Input records:
..........
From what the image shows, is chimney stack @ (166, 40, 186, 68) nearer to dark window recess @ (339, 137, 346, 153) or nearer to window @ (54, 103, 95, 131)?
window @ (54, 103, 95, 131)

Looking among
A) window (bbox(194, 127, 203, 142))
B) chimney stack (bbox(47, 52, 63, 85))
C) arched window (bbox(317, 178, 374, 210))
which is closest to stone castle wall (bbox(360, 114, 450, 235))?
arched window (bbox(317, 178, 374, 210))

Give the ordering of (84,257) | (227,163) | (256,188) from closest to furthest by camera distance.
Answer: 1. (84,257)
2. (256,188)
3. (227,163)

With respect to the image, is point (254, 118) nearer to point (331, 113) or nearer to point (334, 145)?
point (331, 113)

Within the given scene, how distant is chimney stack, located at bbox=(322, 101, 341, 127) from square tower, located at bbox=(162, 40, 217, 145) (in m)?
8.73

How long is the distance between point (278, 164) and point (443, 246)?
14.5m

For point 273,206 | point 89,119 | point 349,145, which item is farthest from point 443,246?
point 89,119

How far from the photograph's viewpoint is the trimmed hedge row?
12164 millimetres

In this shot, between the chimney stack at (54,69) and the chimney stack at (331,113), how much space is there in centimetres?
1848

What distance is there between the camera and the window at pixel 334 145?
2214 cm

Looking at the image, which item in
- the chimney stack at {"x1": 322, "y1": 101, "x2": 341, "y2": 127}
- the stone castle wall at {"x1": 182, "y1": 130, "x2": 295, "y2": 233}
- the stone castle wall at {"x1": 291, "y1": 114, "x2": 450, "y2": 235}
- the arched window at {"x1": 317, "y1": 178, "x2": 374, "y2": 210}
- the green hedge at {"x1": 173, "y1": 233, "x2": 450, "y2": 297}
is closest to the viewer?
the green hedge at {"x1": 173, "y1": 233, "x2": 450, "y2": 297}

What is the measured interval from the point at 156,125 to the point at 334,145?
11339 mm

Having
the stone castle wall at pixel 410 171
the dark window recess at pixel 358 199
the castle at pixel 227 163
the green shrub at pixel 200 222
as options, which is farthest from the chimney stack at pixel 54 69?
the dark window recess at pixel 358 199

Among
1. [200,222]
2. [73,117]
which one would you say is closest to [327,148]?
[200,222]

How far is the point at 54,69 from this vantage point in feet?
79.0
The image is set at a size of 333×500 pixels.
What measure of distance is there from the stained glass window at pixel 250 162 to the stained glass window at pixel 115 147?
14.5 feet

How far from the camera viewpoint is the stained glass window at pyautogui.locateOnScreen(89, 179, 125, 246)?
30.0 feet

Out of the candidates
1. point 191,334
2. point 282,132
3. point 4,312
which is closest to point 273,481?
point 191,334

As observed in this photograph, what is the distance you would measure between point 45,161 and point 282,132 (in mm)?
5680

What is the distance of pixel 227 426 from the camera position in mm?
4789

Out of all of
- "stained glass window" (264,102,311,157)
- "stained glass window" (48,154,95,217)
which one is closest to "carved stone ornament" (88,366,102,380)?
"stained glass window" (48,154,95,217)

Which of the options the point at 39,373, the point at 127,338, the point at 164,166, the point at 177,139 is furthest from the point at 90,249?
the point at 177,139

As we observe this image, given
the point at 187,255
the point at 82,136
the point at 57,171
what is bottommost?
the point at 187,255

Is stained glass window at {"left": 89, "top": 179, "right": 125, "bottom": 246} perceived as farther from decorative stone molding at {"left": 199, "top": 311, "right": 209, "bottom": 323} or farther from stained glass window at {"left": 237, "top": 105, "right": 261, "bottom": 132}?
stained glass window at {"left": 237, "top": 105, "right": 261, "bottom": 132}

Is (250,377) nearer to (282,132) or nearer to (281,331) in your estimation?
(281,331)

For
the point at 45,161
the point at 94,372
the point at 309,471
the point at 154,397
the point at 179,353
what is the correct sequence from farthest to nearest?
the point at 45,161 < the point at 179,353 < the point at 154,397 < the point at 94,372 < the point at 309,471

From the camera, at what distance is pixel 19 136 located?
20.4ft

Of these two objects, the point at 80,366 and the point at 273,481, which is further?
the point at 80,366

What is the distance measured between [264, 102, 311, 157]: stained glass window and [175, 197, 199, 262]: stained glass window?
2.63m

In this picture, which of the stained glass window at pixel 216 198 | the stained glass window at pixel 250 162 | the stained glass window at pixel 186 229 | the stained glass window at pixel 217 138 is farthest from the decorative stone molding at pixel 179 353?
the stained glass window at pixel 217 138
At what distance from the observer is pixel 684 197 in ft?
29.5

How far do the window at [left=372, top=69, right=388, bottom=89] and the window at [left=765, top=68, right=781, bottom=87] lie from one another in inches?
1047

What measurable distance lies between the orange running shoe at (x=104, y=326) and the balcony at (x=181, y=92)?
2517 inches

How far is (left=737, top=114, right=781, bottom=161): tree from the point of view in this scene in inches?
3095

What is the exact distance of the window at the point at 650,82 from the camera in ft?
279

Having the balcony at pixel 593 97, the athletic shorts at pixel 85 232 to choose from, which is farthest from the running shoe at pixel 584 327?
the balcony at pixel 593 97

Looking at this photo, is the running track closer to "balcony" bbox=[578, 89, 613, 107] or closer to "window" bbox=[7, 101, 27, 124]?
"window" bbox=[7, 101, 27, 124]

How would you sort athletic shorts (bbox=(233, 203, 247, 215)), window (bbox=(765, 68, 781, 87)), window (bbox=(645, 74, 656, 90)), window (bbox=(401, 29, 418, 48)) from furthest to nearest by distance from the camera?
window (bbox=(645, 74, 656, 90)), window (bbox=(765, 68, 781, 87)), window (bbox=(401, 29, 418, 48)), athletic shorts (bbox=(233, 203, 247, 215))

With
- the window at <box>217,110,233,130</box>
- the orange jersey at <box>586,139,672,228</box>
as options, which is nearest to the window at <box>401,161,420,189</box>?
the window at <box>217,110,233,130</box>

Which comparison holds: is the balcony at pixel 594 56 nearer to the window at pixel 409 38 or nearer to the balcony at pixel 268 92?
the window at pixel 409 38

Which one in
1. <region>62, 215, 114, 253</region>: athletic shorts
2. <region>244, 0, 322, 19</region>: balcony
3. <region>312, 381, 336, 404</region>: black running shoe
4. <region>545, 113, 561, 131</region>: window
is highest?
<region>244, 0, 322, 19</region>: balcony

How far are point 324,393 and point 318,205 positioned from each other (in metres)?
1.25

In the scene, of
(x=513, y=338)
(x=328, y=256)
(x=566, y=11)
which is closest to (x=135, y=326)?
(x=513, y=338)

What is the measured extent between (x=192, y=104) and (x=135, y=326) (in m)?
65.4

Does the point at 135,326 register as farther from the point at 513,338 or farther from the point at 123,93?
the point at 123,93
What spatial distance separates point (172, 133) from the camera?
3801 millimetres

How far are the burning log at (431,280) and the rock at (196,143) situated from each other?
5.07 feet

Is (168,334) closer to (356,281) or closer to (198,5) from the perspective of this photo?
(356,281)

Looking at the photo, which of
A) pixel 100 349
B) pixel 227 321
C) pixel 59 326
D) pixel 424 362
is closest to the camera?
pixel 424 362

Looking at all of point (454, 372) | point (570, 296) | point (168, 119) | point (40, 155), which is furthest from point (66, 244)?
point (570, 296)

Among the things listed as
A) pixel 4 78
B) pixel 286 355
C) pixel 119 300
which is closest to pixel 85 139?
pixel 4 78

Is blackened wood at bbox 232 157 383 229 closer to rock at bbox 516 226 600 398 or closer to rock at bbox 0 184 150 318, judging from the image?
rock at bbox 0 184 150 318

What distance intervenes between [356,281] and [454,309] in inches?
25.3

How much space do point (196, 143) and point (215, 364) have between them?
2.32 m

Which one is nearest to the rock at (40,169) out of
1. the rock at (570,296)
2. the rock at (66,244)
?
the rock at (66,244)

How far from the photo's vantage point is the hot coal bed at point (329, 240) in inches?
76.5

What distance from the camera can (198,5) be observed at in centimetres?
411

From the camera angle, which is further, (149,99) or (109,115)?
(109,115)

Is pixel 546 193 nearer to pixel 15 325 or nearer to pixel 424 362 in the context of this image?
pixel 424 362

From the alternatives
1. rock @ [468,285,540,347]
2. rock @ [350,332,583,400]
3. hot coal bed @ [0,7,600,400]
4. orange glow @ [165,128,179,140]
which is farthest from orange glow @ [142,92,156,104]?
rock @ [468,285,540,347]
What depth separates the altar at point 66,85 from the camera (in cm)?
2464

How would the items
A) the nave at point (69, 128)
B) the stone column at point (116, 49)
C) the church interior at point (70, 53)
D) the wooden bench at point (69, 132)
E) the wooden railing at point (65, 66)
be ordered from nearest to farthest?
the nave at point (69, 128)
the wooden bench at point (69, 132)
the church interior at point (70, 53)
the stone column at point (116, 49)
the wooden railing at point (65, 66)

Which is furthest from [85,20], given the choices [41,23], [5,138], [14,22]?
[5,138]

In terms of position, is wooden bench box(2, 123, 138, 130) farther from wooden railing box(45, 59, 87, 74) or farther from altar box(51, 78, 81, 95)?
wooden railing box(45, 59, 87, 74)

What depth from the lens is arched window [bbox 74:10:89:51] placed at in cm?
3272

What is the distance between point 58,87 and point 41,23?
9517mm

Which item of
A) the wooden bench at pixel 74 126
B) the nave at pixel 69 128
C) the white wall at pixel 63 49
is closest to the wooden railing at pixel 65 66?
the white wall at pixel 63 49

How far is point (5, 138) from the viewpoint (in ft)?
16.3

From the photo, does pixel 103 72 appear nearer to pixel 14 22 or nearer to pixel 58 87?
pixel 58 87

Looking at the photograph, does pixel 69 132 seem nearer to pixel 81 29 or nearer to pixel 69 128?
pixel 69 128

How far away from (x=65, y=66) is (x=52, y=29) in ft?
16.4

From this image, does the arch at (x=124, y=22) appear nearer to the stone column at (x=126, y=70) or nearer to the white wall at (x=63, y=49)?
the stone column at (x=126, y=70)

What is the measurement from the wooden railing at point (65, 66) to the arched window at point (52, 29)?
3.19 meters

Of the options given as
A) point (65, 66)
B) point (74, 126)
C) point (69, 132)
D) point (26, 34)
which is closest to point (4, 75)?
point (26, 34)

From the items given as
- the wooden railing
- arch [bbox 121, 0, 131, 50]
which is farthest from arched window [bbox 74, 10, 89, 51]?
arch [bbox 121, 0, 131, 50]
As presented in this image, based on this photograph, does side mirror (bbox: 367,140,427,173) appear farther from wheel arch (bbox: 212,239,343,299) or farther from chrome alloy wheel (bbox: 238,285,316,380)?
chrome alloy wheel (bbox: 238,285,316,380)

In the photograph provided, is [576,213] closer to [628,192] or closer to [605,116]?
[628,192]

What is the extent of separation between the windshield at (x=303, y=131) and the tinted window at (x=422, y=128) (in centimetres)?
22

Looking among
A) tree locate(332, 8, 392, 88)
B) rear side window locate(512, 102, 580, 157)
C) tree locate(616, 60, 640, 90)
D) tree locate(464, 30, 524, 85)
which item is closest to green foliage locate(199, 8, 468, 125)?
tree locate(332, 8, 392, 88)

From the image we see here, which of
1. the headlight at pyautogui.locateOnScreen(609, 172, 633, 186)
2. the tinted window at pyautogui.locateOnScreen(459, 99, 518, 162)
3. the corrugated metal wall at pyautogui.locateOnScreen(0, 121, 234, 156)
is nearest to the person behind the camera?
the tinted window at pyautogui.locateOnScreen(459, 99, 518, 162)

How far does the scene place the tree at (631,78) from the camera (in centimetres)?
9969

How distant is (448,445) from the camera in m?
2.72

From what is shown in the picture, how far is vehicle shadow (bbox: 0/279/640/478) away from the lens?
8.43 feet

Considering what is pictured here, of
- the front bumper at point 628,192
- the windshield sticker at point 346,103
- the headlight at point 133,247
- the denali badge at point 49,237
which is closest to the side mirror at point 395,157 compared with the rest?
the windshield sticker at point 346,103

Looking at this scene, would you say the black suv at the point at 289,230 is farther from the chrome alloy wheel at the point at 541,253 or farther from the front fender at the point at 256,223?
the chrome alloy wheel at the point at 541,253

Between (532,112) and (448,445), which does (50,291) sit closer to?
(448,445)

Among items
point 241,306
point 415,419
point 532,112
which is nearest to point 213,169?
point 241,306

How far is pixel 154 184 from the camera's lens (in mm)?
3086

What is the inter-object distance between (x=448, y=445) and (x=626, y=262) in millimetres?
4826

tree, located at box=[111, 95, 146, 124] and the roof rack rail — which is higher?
..........
Objective: Give the entries from the line with "What is the distance measured" to the line with "2517 inches" as a two-column CSV headed text and answer. Use one row per entry, with each field in quotation marks and any line breaks turned into spaces.

Solution for this problem:
text,answer
"What is the distance measured between [264, 102, 311, 157]: stained glass window and [175, 197, 199, 262]: stained glass window?","2.63m"
"In this picture, which of the stained glass window at pixel 216 198 | the stained glass window at pixel 250 162 | the stained glass window at pixel 186 229 | the stained glass window at pixel 217 138 is farthest from the decorative stone molding at pixel 179 353?","the stained glass window at pixel 217 138"
"At what distance from the observer is pixel 684 197 in ft?","29.5"
"How far do the window at [left=372, top=69, right=388, bottom=89] and the window at [left=765, top=68, right=781, bottom=87] lie from one another in inches?","1047"
"What measurable distance lies between the orange running shoe at (x=104, y=326) and the balcony at (x=181, y=92)?","2517 inches"